As Librarian of the London Library, Douglas had his ideal Chairman in another FRSL, John Grigg. They both avowed their belief in noblesse oblige. They were personally attentive to members and staff, and valued by them. Douglas stood every afternoon in the Issue Hall of the Library watching the va-et-vient of members, welcoming them with smiles, exuding beneficence, always unruffled, and contributing to an atmosphere of timeless placability.
Like many people who reached positions of responsibility in the 1970s, he erred in thinking that many faults were beyond mending. He despaired of getting the library buildings into tip-top condition, and left accumulated structural troubles for his successors. He never dreamt of sidelining or dispensing with staff who were inert, ill-qualified or otherwise egregious. He had a Panglossian view of appointing people to jobs, and took on some obviously rebarbative types in the sunny hope that they might turn out well, which they seldom did.

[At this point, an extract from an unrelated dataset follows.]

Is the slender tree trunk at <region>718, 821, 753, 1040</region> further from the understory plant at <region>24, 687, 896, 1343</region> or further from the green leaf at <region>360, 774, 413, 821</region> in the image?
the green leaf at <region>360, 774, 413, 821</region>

When the London Library celebrated its 150th anniversary in 1991, he and John Grigg agreed an act that was characteristically both generous but indiscriminate. They granted 5 per cent above the university of London pay scale to all staff members, regardless of whether they were duffers or high achievers, and thus offended the former group and gave a disincentive to the latter.
Douglas revelled in his work for the Royal Literary Fund. He was one of a set of trustees, including Ronald Harwood, Simon Brett and John Tydeman, who lunched together at the Garrick Club before meetings. The generosity of spirit of Ronnie and Simon brought out the best in him. He found in their company an altruism that became an animating force in his later years. It is not a stretch to say that in the RLF of Ronnie’s day Douglas found solace and affection that he had lost after his divorce in 1991.
Douglas stinted himself. I remember him reeling shock when Andrew Roberts dined at his Lewes home, drank two glasses of red wine from a half-empty bottle that had been opened days earlier, and then asked firmly for a new bottle to be opened and for more glasses to be poured. I remember, myself, longing to wear a winter overcoat while sitting in the dining room of the Lewes house.
But Douglas was generous with money when he was in eleemosynary mode. As the RLF trustees were on the point of agreeing the sum to grant an applicant, Douglas would often intervene in his mild voice and propose an extra £500 or £1,000.
He liked to give donations to deserving people. He liked to think well of them, and to wish them well. In assessing merits he was never gullible, never moralistic, never sarcastic. His fellow trustees knew him to be balanced and fair-minded: his views were weighty.
He retired in 2014 after 21 years as a trustee. By his RLF colleagues he is remembered with tenderness as a discreet, sage and good man.